Department of Pediatrics, Seoul National University Hospital, Seoul National University College of Medicine, 101 Daehak-ro, Jongno-gu, Seoul, 03080, Republic of Korea.
Department of Pediatrics, College of Medicine, Ewha Womans University, Seoul, Republic of Korea.
BMC Pediatr. 2021 Oct 16;21(1):453. doi: 10.1186/s12887-021-02923-6.
Severe protein C deficiency is a rare and inherited cause of thrombophilia in neonates. Protein C acts as an anticoagulant, and its deficiency results in vascular thrombosis. Herein, we report a case of protein C deficiency with a homozygous pathogenic variant in a term neonate, with good outcomes after proper treatment.
A four-day-old male newborn was transferred to the Seoul National University Hospital on account of dark red to black skin lesions. He was born full-term with an average birth weight without perinatal problems. There were no abnormal findings in the prenatal tests, including intrauterine sonography. The first skin lesion was observed on his right toes and rapidly progressed to proximal areas, such as the lower legs, left arm, and buttock. Under the impression of thromboembolism or vasculitis, we performed a coagulopathy workup, which revealed a high D-dimer level of 23.05 μg/ml. A skin biopsy showed fibrin clots in most capillaries, and his protein C activity level was below 10%, from which we diagnosed protein C deficiency. On postnatal day 6, he experienced an apnea event with desaturation and an abnormal right pupillary light reflex. Brain computed tomography showed multifocal patchy intracranial hemorrhage and intraventricular hemorrhage with an old ischemic lesion. Ophthalmic examination revealed bilateral retinal traction detachments with retinal folds. Protein C concentrate replacement therapy was added to previous treatments including steroids, prostaglandin E1, and anticoagulation. After replacement therapy, there were no new skin lesions, and the previous lesions recovered with scarring. Although there were no new brain hemorrhagic infarctions, there was ongoing ischemic tissue loss, which required further rehabilitation. Ophthalmic surgical interventions were performed to treat the bilateral retinal traction detachments with retinal folds. Molecular analysis revealed a homozygous pathogenic variant in the PROC gene.

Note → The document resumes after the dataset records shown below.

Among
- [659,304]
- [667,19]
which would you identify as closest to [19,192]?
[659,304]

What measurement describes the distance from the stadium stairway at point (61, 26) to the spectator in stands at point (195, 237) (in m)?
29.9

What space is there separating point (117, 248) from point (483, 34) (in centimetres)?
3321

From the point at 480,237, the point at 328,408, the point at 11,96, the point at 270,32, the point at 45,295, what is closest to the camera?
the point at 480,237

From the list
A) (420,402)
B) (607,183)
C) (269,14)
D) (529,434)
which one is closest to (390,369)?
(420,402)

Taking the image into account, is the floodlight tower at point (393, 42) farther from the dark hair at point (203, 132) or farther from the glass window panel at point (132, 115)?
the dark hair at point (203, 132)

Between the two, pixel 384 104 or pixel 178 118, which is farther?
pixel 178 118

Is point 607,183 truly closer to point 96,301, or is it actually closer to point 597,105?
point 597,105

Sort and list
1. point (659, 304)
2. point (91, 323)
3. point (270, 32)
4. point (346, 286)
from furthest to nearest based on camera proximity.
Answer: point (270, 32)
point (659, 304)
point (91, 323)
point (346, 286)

Severe protein C deficiency can manifest as a fatal coagulopathy in any organ. Early diagnosis and proper treatment, including protein C concentrate replacement, may improve outcomes without serious sequelae.

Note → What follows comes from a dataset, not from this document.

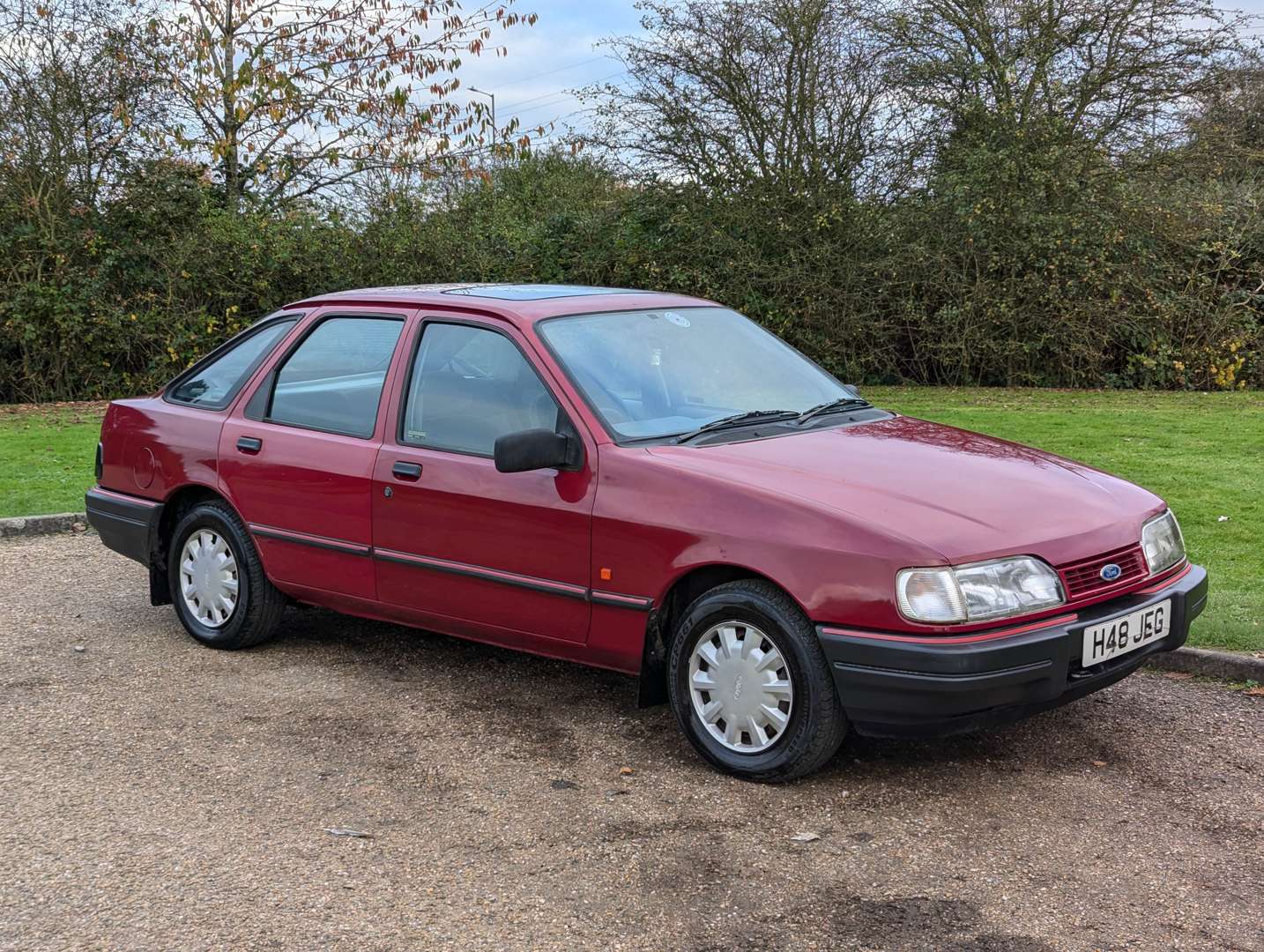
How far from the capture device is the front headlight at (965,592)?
162 inches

严重蛋白 C 缺乏症是新生儿血栓形成的一种罕见且遗传性病因。蛋白 C 作为一种抗凝剂,其缺乏会导致血管血栓形成。在此,我们报告了一例足月新生儿蛋白 C 缺乏症,存在纯合致病性变异,经适当治疗后结局良好。
一名 4 天大的男性新生儿因皮肤出现暗红色至黑色斑疹而转入首尔国立大学医院。他足月出生,体重正常,无围产期问题。产前检查无异常发现,包括宫内超声检查。他的右侧脚趾出现第一个皮损,并迅速向小腿、左臂和臀部等近端部位进展。鉴于血栓栓塞或血管炎的印象,我们进行了凝血功能障碍检查,结果显示 D-二聚体水平较高(23.05μg/ml)。皮肤活检显示大多数毛细血管中有纤维蛋白凝块,其蛋白 C 活性水平低于 10%,由此我们诊断为蛋白 C 缺乏症。在出生后第 6 天,他出现呼吸暂停伴血氧饱和度下降和右侧瞳孔光反射异常。脑计算机断层扫描显示多灶性斑片状颅内出血和伴有陈旧性缺血性病变的脑室内出血。眼科检查显示双侧视网膜牵拉性脱离伴视网膜褶皱。在之前的治疗方案中(包括类固醇、前列腺素 E1 和抗凝治疗)加入了蛋白 C 浓缩物替代治疗。替代治疗后,未出现新的皮肤损伤,先前的皮肤损伤已恢复并留有瘢痕。尽管没有新的脑出血性梗死,但仍有持续的缺血性组织损失,需要进一步康复。眼科手术干预用于治疗双侧视网膜牵拉性脱离伴视网膜褶皱。分子分析显示 PROC 基因存在纯合致病性变异。
严重蛋白 C 缺乏症可在任何器官表现为致命性凝血功能障碍。早期诊断和适当治疗,包括蛋白 C 浓缩物替代治疗,可能改善结局,避免严重后遗症。